Member of the Parliament of Finland
- In office 4 April 1917 – 25 September 1918
- Constituency: Oulu Province South

Personal details
- Born: Kaarlo Eeronpoika Korhonen 27 December 1878 Veneheitto, Säräisniemi, Russian Empire
- Died: 11 February 1938 (aged 59) Karhumäki, Soviet Union
- Party: Social Democratic Party of Finland
- Occupation: Farmer

= Kalle Korhonen =

Finnish politician (1878–1938)

Kaarlo (Kalle) Eeronpoika Korhonen (Карл Эрикович Корхонен; 27 December 1878 – 11 February 1938) was a Finnish farmer, politician and member of the Parliament of Finland, the national legislature of Finland. A member of the Social Democratic Party, he represented Oulu Province South between April 1917 and September 1918. Korhonen went to Soviet Russia during the Finnish Civil War and was executed there in 1938 during Stalin's Great Purge.

==Early life==
Korhonen was born on 27 (Note: Another sources give Korhonen's date of birth as 26 December 1878.) December 1878 in Veneheitto in Säräisniemi municipality in central Grand Duchy of Finland. After attending public school, he worked as a wheelwright and a labourer. He was a farmer in Säräisniemi.
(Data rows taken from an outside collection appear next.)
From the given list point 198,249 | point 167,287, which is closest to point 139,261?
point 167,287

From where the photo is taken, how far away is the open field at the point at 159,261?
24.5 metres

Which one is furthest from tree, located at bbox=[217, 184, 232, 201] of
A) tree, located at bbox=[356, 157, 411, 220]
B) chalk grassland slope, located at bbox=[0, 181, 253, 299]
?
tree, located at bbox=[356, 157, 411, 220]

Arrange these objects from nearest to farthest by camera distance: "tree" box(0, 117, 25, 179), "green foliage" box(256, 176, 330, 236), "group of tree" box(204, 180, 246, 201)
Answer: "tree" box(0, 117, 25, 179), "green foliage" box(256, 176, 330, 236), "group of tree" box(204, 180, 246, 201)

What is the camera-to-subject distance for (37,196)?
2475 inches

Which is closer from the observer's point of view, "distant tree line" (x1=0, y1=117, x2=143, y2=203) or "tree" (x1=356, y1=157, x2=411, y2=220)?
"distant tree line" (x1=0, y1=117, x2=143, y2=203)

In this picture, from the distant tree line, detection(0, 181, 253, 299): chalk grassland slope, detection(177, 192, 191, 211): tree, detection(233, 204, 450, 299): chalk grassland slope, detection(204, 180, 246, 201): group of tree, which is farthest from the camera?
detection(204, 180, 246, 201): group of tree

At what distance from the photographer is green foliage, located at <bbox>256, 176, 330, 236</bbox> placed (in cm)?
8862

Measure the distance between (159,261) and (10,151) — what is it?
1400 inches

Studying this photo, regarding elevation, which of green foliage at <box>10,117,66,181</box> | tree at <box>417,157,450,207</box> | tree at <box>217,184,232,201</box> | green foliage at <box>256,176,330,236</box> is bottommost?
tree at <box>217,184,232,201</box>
==Politics and civil war==
Korhonen joined the Social Democratic Party (SDP) in 1902 and was chairman of the party's local branch. He was elected to the Parliament of Finland at the 1916 parliamentary election. He was re-elected at the 1917 parliamentary election.

During the Finnish Civil War Korhonen was sent to Petrograd as part of a people's delegation. After the Reds were defeated Korhonen remained in Soviet Russia.

==Exile and death==
Korhonen was chairman of the Airo commune in Kostroma in the Volga region. He was sent to Karelia in June 1920 where he worked as a raftsman on the Sunu river, as a railway guard in Kemi and in the land affairs department of the Uhtua District (Kalevalsky District) administration. He was a manager of financial affairs at a youth school (1923-1930), a director of the financial department of the Uhtua state farm (1930-1933), school director (1932-1936) and a worker of the Municipal Department of the Uhtua District Executive Committee (1936).

Korhonen was a member of the Russian Communist Party (Bolsheviks) from 1918 to 1936. With the onset of Stalin's Great Purge, Korhonen was expelled from the party on 26 November 1935 by the Kalevala district committee. He was imprisoned on 30 November 1937 for counter-revolutionary activities and on 21 January 1938 sentenced to death by shooting. He was executed on 11 February 1938 in the foothills of Karhumäki (Medvezhyegorsk). He was posthumously rehabilitated in September 1988.

==Personal life==
Korhonen was married to Hilma (Hilda) and had an adopted daughter, Silvia Thorstensson. Later he married Soviet citizen Anna and lived in Uhtua (Kalevala) in Russian Karelia. They had a son, Taisto.